**Selected text**
Laughter in the dark, Terry Locke

No Joke 
Mark Pirie
Sudden Valley Press, $22.95,
ISBN 0958209103

Excuse me, would you mind putting me on to Mark Pirie… if that’s his real name. Oh, it is? Yes, thank you.

Look, Mark, I thought you might like some feedback on No Joke. Static? No, in truth, I found myself having a range of responses. No joke, mate! And since you took the literary scene by teacup with The NeXt Wave, I figured it behoved me to take this production seriously. I mean, 160 pages including notes … mind you, the Contents took up a few pages.

“Behoved”? Well, in fact I have been reading Wedde’s Commonplace Odes but we’re not related, believe me.

Well, I suppose you could say that he has a showy vocabulary and that you’re much more in touch with the commonplace that he is. I’m really glad you mentioned that because it is something I want to discuss with you. This whole notion of the inconsequential. I mean, there’s no sense of the apostrophe in your verse.

No grandstanding? Mmmm. I’m not sure I go along with you there. I mean there are those three men descending “the curve of a building / by rope” in your “Prologue to Another Book”. And I know there’s a suggestion that “this scene is meant for / another book”…

Right! You’re drawing attention to the gesture as a way of undercutting it. Signifiers divorced from signifieds. Yep, I kinda understand that (I think), but what I want to come back to is not so much apostrophes as inverted commas. (Your whimsical little poem “The Common Mistake” about pronoun agreement suggests that you think about grammar.) You use a lot of inverted commas in your poems.

The first intelligent comment I’ve made? Well, thank you. It got me thinking about it. I mean, you often use them to suggest the extent to which we are colonised by discourse, you know, trapped into ways of thinking. As in “The Accident” where the writer visiting his sister finds her “safe and sound” despite the accident. I mean, I guess it’s not an accident that we resort to these phrases in moments of stress, is it? And how these discursive chunks can even serve as props when you’re having a bad day, as in “Someone told me there’d be days like this” – the paradoxical comfort in being discovered by the phrase “naked and alone”.

**Extracted information**
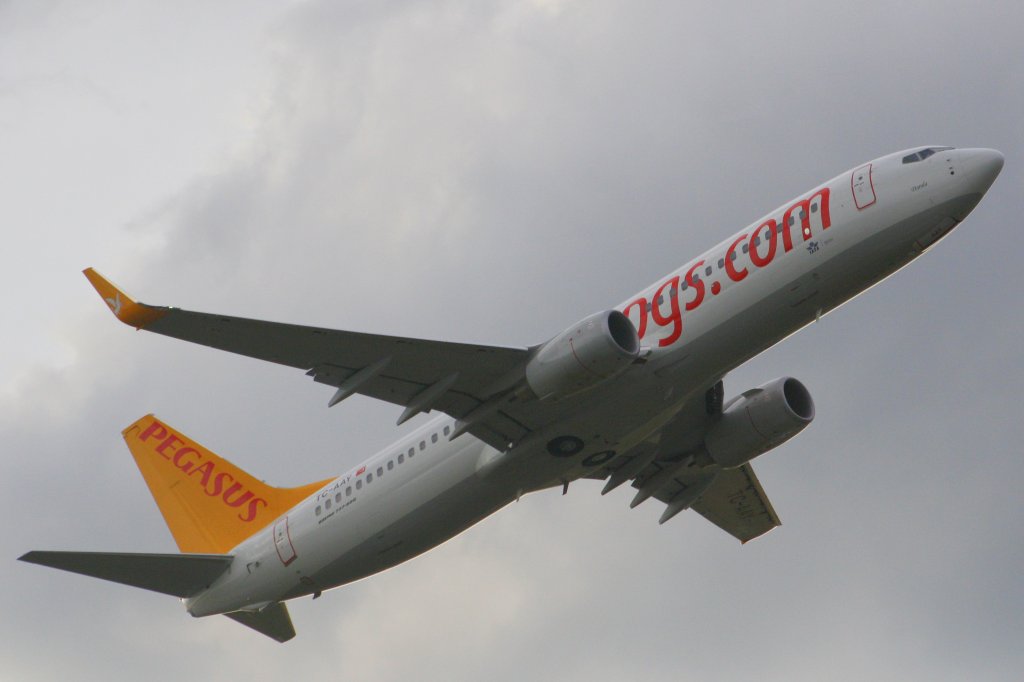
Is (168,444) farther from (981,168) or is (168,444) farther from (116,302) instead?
(981,168)

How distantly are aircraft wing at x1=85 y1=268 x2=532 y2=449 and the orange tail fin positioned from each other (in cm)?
756

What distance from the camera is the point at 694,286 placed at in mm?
34562

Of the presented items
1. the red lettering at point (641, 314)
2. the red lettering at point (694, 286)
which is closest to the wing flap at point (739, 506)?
the red lettering at point (641, 314)

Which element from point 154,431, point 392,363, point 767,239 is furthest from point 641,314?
point 154,431

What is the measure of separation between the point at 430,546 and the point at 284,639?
22.1 feet

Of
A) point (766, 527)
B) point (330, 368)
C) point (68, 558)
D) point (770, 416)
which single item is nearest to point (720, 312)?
point (770, 416)

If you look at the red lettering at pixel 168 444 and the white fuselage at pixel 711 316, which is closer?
the white fuselage at pixel 711 316

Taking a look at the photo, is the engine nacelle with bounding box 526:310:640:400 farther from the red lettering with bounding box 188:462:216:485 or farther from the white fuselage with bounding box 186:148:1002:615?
the red lettering with bounding box 188:462:216:485

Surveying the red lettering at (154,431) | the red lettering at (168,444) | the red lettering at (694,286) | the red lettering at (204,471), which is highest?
the red lettering at (154,431)

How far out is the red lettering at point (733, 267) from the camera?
112ft

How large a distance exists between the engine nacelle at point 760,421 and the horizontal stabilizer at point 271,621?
1350 centimetres

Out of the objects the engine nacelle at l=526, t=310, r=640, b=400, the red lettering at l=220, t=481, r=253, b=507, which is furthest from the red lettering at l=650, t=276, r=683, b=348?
the red lettering at l=220, t=481, r=253, b=507

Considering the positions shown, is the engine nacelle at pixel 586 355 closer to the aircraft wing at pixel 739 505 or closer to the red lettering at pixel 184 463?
the aircraft wing at pixel 739 505

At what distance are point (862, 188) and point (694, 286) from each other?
4.71m
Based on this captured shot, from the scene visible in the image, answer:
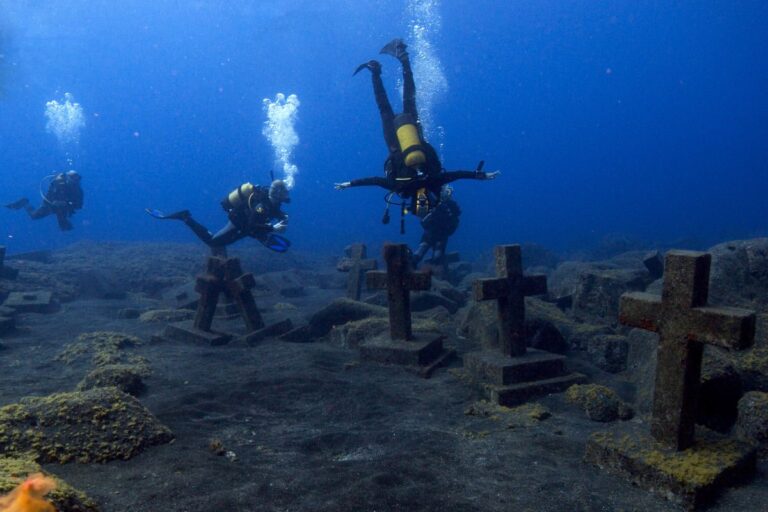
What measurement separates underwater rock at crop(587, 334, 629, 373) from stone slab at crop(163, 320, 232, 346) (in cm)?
607

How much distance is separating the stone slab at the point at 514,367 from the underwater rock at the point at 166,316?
304 inches

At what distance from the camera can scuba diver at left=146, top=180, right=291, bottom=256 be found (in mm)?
10727

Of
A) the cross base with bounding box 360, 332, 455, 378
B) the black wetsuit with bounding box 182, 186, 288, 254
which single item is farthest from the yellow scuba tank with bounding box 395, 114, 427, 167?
the cross base with bounding box 360, 332, 455, 378

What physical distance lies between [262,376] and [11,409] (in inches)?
113

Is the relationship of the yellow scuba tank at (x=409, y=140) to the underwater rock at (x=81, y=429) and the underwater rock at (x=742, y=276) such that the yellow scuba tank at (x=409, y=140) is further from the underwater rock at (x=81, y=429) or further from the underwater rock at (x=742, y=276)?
the underwater rock at (x=81, y=429)

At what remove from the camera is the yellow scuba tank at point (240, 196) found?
11312mm

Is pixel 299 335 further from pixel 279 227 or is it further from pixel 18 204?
pixel 18 204

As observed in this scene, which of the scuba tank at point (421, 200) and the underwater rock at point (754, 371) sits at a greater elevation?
the scuba tank at point (421, 200)

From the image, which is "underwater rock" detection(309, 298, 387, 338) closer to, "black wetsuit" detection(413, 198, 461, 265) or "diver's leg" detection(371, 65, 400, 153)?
"diver's leg" detection(371, 65, 400, 153)

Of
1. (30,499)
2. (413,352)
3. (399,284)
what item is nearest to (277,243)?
(399,284)

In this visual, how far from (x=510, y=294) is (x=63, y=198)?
58.7 feet

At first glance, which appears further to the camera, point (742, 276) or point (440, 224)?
point (440, 224)

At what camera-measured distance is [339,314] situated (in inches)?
370

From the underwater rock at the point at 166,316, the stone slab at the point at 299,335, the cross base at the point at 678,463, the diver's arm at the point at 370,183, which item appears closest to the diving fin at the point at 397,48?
the diver's arm at the point at 370,183
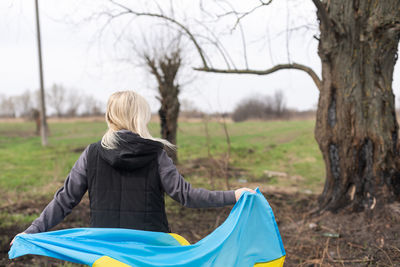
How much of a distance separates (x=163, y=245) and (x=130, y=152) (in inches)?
27.9

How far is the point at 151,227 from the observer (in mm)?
2475

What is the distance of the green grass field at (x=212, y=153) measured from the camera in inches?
385

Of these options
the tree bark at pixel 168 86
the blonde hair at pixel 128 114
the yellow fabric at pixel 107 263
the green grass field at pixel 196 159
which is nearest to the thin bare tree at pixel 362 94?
the green grass field at pixel 196 159

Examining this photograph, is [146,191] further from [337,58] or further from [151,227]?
[337,58]

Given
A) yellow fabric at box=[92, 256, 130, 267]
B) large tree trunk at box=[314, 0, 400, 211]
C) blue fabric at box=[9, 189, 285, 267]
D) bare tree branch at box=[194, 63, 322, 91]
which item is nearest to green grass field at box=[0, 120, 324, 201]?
bare tree branch at box=[194, 63, 322, 91]

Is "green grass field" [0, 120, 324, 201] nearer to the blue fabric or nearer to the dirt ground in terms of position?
the dirt ground

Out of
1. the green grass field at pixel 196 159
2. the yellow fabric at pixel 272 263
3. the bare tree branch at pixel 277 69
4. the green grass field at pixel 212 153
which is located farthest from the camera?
the green grass field at pixel 212 153

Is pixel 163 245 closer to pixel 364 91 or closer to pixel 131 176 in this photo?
pixel 131 176

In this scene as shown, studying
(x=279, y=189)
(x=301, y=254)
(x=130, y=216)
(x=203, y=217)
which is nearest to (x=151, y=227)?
(x=130, y=216)

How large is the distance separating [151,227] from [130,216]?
0.16 m

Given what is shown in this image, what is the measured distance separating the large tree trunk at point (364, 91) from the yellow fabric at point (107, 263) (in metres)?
4.15

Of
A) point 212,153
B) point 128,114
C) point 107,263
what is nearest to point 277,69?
point 128,114

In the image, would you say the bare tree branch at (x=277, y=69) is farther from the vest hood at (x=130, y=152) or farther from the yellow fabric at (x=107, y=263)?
the yellow fabric at (x=107, y=263)

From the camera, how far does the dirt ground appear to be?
4.36 meters
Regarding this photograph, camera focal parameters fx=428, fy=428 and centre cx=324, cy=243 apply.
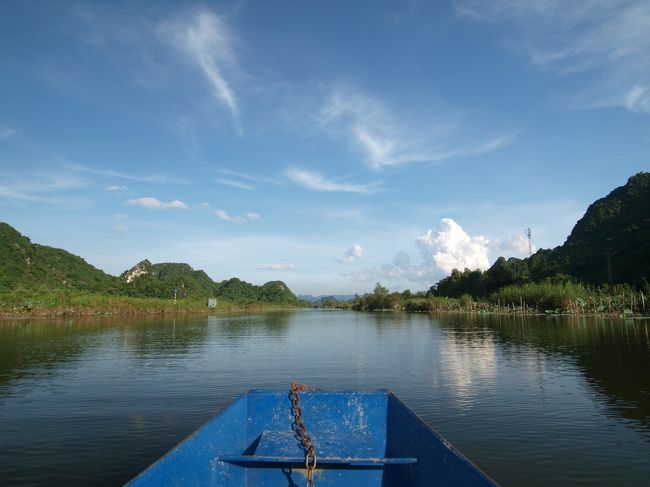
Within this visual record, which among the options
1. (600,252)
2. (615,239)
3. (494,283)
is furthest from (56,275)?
(615,239)

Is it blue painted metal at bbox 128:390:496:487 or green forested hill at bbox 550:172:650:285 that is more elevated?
green forested hill at bbox 550:172:650:285

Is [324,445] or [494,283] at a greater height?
[494,283]

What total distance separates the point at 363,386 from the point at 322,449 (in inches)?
309

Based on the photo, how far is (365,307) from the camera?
419ft

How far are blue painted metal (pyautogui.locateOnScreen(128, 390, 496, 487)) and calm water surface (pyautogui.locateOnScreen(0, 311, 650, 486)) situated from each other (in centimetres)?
190

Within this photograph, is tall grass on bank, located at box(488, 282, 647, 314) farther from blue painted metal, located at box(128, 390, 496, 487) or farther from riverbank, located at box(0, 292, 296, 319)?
riverbank, located at box(0, 292, 296, 319)

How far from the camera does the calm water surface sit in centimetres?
768

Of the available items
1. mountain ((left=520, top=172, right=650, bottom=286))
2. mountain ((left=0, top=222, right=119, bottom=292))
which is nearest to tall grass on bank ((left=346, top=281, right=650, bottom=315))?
mountain ((left=520, top=172, right=650, bottom=286))

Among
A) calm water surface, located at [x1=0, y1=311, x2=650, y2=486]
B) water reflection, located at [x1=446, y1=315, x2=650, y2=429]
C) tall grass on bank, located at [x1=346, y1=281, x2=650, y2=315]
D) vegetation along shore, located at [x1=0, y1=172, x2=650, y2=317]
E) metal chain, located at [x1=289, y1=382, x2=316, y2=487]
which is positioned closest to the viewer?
metal chain, located at [x1=289, y1=382, x2=316, y2=487]

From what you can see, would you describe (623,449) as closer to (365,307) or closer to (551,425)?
(551,425)

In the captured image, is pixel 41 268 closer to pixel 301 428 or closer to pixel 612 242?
pixel 301 428

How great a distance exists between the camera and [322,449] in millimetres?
6930

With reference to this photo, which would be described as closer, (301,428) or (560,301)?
(301,428)

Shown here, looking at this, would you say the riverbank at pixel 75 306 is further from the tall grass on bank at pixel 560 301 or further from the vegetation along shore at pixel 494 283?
the tall grass on bank at pixel 560 301
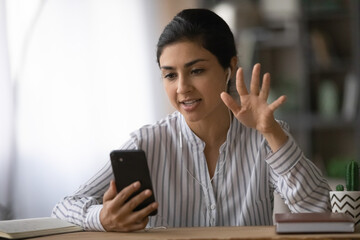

**Questions to answer**
**1)** What price does the review of No Joke give for the book?
**2)** Copy out everything in the review of No Joke from "No grandstanding? Mmmm." down to "in your poems.".

**Answers in order**
**1)** $22.95

**2)**
No grandstanding? Mmmm. I’m not sure I go along with you there. I mean there are those three men descending “the curve of a building / by rope” in your “Prologue to Another Book”. And I know there’s a suggestion that “this scene is meant for / another book”…

Right! You’re drawing attention to the gesture as a way of undercutting it. Signifiers divorced from signifieds. Yep, I kinda understand that (I think), but what I want to come back to is not so much apostrophes as inverted commas. (Your whimsical little poem “The Common Mistake” about pronoun agreement suggests that you think about grammar.) You use a lot of inverted commas in your poems.